Sources say Cooper’s plan depended on three Republican senators—David Fowler, Mark Norris, and Ron Ramsey—who briefly entertained the idea of voting for a flat-rate income tax, as long as there was a public referendum on the matter later. But after being verbally horsewhipped in a private, hurriedly called meeting with other Republicans, the three backed down and the tenuous compromise collapsed. By the time most protesters arrived, the other side had already surrendered.

It took another horn-blaring, window-breaking hour, though, for the radio and television reporters finally to realize that Bundgaard’s original story—dutifully repeated by the rest—had been superceded by events.

During that time, Bundgaard himself was locked out of the Capitol along with many demonstrators. Fellow Channel 2 staffer Jay Korff stayed inside and was the first television journalist to report that the Senate had passed the “bare bones” budget, effectively ending the tax debate.

WTVF-Channel 5’s Scott Couch seemed stuck forever at a side door of the Capitol, where angry demonstrators confronted police. He was in the right place, though, to catch a legislative spokesman announce to the cheering crowd that the Senate had passed the no-tax budget.

With the station’s best political reporter, Lydia Lenker, sick at home, Channel 5 sent Ben Hall and Sybril Bennett to the Capitol instead. Bennett, who has been at the station about a year, reportedly tapped Tennessean staffer Duren Cheek on the shoulder and asked something like, “Sen. Rochelle, are you available for an interview?” Cheek politely corrected her.

WSMV-Channel 4’s Dennis Ferrier seemed to spend most of his time sympathetically interviewing protesters and editorializing against an income tax.

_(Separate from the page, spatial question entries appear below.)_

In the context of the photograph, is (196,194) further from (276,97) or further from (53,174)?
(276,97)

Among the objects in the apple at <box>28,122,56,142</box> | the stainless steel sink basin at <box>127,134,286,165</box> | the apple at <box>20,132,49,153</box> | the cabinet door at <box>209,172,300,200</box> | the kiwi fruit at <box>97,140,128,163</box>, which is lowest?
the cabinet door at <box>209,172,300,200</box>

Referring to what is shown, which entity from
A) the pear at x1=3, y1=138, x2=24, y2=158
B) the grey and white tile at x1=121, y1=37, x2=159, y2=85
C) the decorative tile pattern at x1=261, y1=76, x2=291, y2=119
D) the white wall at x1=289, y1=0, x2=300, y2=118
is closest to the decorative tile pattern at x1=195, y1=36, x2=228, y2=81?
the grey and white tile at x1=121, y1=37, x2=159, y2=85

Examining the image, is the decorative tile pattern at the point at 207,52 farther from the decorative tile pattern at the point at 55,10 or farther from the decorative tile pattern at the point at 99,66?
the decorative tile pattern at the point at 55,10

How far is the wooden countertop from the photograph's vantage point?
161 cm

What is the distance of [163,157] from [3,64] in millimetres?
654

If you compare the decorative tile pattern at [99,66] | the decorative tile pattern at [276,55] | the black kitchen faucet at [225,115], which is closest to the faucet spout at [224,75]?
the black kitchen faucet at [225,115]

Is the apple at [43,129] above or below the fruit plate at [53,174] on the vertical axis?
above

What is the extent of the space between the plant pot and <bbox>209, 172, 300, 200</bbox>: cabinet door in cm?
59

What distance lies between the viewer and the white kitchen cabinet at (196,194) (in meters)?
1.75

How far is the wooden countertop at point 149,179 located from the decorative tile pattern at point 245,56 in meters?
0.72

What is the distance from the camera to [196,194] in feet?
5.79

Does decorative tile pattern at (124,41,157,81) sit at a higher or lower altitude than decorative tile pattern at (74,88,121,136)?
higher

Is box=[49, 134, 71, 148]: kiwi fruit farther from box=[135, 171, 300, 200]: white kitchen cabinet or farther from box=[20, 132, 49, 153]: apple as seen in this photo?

Handicapped by the recent retirement of Jim Travis, the Channel 4 team offered the least informative reports of the three stations and, despite a near riot inside the state Capitol, switched back to regular programming as soon as the news hour ended.

A numbers game

How many protesters were inside the Capitol?

♦ “About 100,” reported Rebecca Ferrar and Tom Humphrey in The Knoxville News Sentinel.

♦ “About 200,” the Associated Press wrote.

♦ “Perhaps 300,” according to Joe White’s story in The City Paper, and another “500 shouting demonstrators” outside.

♦ “More than 1,000...stormed the Capitol,” reported The Tennessean, “with several hundred more across the street.” The paper never reported how many actually made it into the building.

A little irony

One of four demonstrators detained Thursday night was Anna Hobbs, wife of conservative political writer Bill Hobbs, whose anti-tax protests regularly appear in The City Paper. When a Metro cop wouldn’t let the couple drive past him, Anna let fly with an epithet or two. She was handcuffed, charged with disorderly conduct, then released.

Anna should know all about freedom of speech. Her father, Charles Overby, is chairman and CEO of the Freedom Forum, parent organization of the First Amendment Center at Vanderbilt.

Below the belt

The lowest blow Thursday night was not the rock thrown through a window in the governor’s office but the anonymous demonstrator who reportedly socked Tennessean political editor Frank Gibson in the gut.

Fellow Gannettoid Dwight Lewis wrote Sunday that the protester was “apparently thinking” that Gibson was a legislator.

Gibson is in charge of the paper’s one-sided, pro-income tax news coverage. It seems just as likely that the anti-tax thug knew exactly what he was doing.